What we have established is not justice. We have established laws, law enforcement, legal proceedings, punishments, and all the trappings of a system of justice. At a glance, the credulous simpleton may call that system justice, and on a windy night, he may see a white sheet on a clothesline, and call it a ghost; in the second instance, he is perhaps less the fool. A mysterious white figure in the night is not a ghost, and a justice system is not justice, and it may be that, over the course of history, humans have known true justice only as often as they have known true ghosts.
The Senate recently passed legislation expanding the definition of hate crimes, and also expanding federal jurisdiction over the enforcement of hate crime legislation, which reminded me of a justice system injustice: hate crime legislation.
One hope of such legislation is to deter hate crimes by handing down harsher sentences. The proponents of hate crime legislation also claim that it promotes justice. In Congress, as usual, absurdity triumphs.
Firstly, the term “hate crime” is problematic (can we please have some “love crime” legislation?). Is a crime committed out of greed any less offensive, any less dangerous, or any less deserving of punishment than one committed out of hate? What about a jealous crime? Is the jealous felon more noble than the hateful one? Blind justice does not see a greedy murderer, a jealous murderer, and a hateful murderer; she senses that all three act with malicious intent, and if their crimes are otherwise identical, their emotions are inconsequential. Of all killers, she absolves only the fearful self-defender, who is no criminal at all, and who may serve as an example to further test the justice of hate crime legislation.
If a human kills another in indisputable self-defense, that human is guilty of no crime; no one inquires into the dead’s race, gender, ethnicity, religion, sexual orientation, etc. It is not unthinkable that, had the assailant been of another gender, the person acting in self-defense would have employed non-lethal measures. This possibility, however, does not affect justice; justice is blind to group distinctions. The person acting in self-defense always acts justly. In like manner, the person committing a crime always acts unjustly; still, justice is blind to group distinctions.

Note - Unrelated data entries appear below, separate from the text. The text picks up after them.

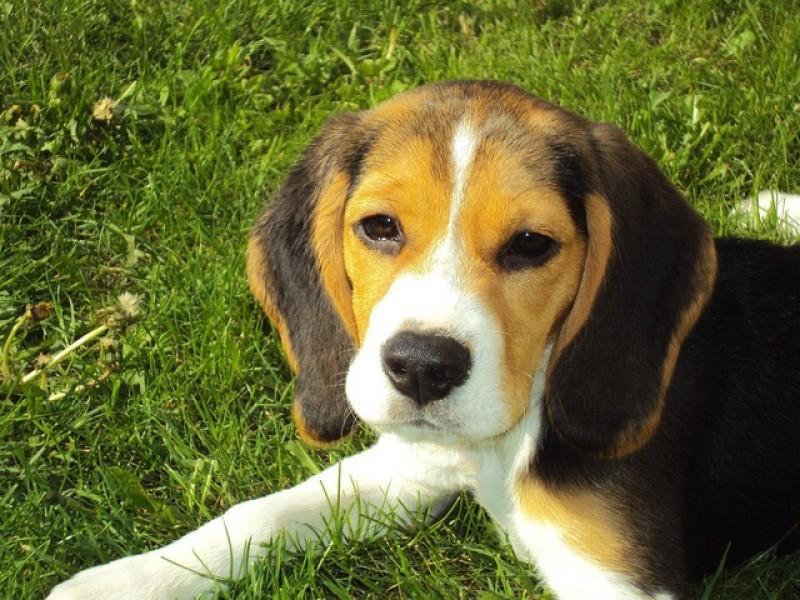 Forkæl din hund med lækkert og billigt BARF-foder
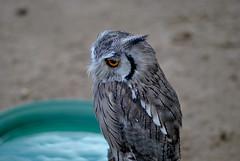 Northern White-faced Owl (Glenn Pye) Tags: birds bird owl birdsofprey nikon nikond3000 d3000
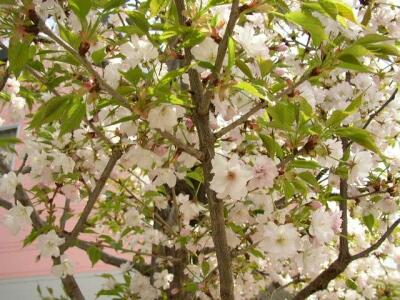 静桜.jpg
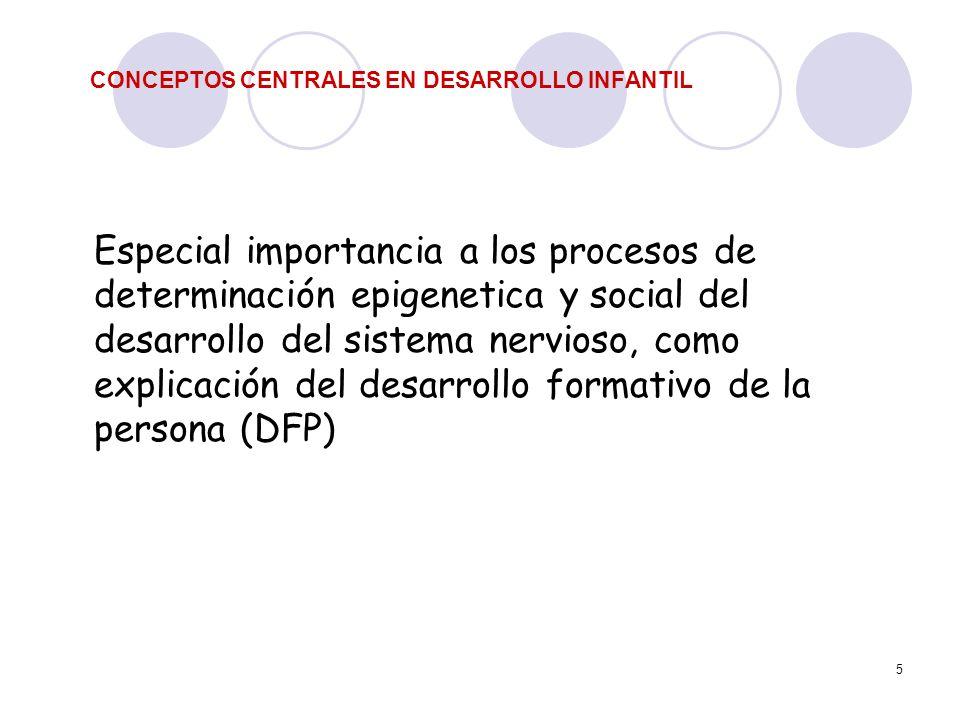 5 CONCEPTOS CENTRALES EN DESARROLLO INFANTIL Especial importancia a los procesos de determinación epigenetica y social del desarrollo del sistema nerv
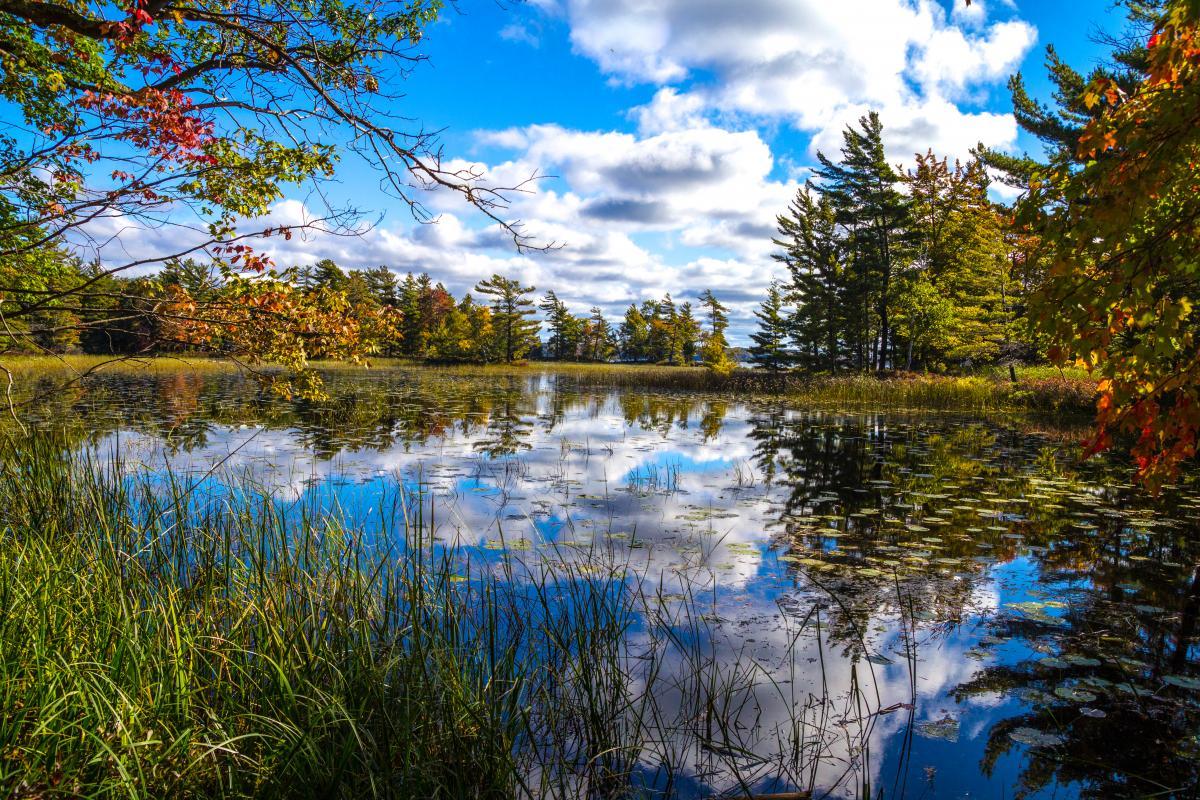 Приметы погоды 19 сентября / фото ua.depositphotos.com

“Hate crimes” are designed to protect victims who may be targeted because of their race, religion, ethnicity, gender, sexual orientation, nationality, etc. However, judges only protect certain groups. Absurdly, it is ruled that many majorities and even some minorities cannot legally be the objects of hatred. A white, heterosexual, Christian, American male is incapable of being the victim of a hate crime, no matter how vehemently his attacker hates white, straight, Christian, American men. If a criminal targets obscenely wealthy people only because they are obscenely wealthy, and the criminal admits to hating such people, he cannot be charged with a hate crime. Hate crime legislation requires that individuals belonging to certain groups are given more legal protection than others. This is unequal treatment under the law; it is, by definition, injustice.
Most harmfully, hate crime legislation actually encourages and perpetuates group bias, inequality, and injustice. An unbiased perspective cannot prevail among a people whose government legally differentiates between individuals on the basis of race, gender, ethnicity, religion, sexual orientation, nationality, income, economic status, political ideology, or any other such distinction; and that is exactly what hate crime legislation does. Ironically, it is the self-proclaimed champions of the unbiased perspective that–perhaps unwittingly–prevent it from taking root.